Mutations in FUS and TBK1 often cause aggressive early-onset amyotrophic lateral sclerosis (ALS) or a late-onset ALS and/or frontotemporal dementia (FTD) phenotype, respectively. Co-occurrence of mutations in two or more Mendelian ALS/FTD genes has been repeatedly reported. However, little is known how two pathogenic ALS/FTD mutations in the same patient interact to shape the final phenotype. We screened 28 ALS patients with a known FUS mutation by whole-exome sequencing and targeted evaluation for mutations in other known ALS genes followed by genotype–phenotype correlation analysis of FUS/TBK1 double-mutant patients. We report on new and summarize previously published FUS and TBK1 double-mutant ALS/FTD patients and their families. We found that, within a family, mutations in FUS cause ALS while TBK1 single mutations are observed in FTD patients. FUS/TBK1 double mutations manifested as ALS and without a manifest difference regarding age at onset and disease duration when compared to FUS single-mutant individuals. In conclusion, TBK1 and FUS variants do not seem to interact in a simple additive way. Rather, the phenotype of FUS/TBK1 double-mutant patients appears to be dominated by the FUS mutation.

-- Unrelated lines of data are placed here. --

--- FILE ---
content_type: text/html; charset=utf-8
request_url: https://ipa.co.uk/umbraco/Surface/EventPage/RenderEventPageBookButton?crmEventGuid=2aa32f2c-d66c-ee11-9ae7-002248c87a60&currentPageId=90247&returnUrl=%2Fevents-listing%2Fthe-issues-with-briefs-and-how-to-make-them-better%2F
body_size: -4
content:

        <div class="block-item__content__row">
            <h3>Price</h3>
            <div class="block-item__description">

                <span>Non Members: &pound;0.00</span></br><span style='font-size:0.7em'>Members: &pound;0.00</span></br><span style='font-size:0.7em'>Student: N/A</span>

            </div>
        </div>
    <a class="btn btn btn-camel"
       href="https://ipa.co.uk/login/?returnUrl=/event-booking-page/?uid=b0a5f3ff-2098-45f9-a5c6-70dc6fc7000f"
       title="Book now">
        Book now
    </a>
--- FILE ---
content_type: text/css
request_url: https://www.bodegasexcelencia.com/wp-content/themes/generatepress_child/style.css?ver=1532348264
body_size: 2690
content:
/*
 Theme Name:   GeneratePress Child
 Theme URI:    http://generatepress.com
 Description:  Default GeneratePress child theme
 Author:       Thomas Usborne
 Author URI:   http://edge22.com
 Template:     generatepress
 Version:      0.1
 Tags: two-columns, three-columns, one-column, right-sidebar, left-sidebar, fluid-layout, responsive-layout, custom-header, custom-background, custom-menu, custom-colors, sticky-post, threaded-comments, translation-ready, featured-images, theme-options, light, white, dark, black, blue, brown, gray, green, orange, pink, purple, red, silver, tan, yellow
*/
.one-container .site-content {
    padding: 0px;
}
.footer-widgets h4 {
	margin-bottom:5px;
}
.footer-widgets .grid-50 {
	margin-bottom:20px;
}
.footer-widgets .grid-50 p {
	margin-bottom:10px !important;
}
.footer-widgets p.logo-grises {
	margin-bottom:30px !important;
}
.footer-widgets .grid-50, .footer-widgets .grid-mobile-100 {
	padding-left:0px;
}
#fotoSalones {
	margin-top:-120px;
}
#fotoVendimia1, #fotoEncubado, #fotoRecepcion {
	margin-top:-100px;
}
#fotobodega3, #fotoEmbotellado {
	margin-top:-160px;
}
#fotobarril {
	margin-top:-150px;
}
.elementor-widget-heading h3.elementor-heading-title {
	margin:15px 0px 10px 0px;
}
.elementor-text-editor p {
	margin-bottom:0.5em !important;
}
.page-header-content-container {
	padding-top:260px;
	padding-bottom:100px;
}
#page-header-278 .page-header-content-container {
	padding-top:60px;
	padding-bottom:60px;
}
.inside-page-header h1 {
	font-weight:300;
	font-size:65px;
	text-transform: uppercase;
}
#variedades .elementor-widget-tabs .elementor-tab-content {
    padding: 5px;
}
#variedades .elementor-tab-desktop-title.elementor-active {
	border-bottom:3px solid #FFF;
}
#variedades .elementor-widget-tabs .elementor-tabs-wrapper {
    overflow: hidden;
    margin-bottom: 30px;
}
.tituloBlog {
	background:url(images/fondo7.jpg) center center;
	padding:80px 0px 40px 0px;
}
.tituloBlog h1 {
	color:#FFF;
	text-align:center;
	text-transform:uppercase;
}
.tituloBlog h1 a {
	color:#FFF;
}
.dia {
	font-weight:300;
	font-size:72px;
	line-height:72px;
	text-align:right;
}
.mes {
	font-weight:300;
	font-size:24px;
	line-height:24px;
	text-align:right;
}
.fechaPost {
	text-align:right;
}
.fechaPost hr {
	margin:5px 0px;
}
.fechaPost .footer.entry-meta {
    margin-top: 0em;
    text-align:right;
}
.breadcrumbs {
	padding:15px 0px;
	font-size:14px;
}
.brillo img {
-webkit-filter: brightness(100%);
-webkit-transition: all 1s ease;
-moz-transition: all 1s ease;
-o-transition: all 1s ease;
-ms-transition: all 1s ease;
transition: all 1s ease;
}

FUS和TBK1的突变通常分别导致侵袭性早发性肌萎缩侧索硬化症 (ALS) 或迟发性 ALS 和/或额颞叶痴呆 (FTD) 表型。已反复报道了两个或多个孟德尔 ALS/FTD 基因同时发生突变。然而，鲜为人知的是，同一患者中的两种致病性 ALS/FTD 突变如何相互作用以形成最终表型。我们通过全外显子组测序筛选了 28 名已知FUS突变的ALS 患者，并对其他已知 ALS 基因的突变进行靶向评估，然后对FUS/TBK1双突变患者进行基因型-表型相关性分析。我们报告新的并总结以前发布的FUS和TBK1双突变 ALS/FTD 患者及其家属。我们发现，在一个家族中，FUS突变导致 ALS，而在 FTD 患者中观察到TBK1单突变。FUS/TBK1双突变表现为 ALS，与FUS单突变个体相比，在发病年龄和疾病持续时间方面没有明显差异。总之，TBK1和FUS变体似乎并没有以简单的相加方式相互作用。相反，FUS/TBK1双突变患者的表型似乎以FUS突变为主。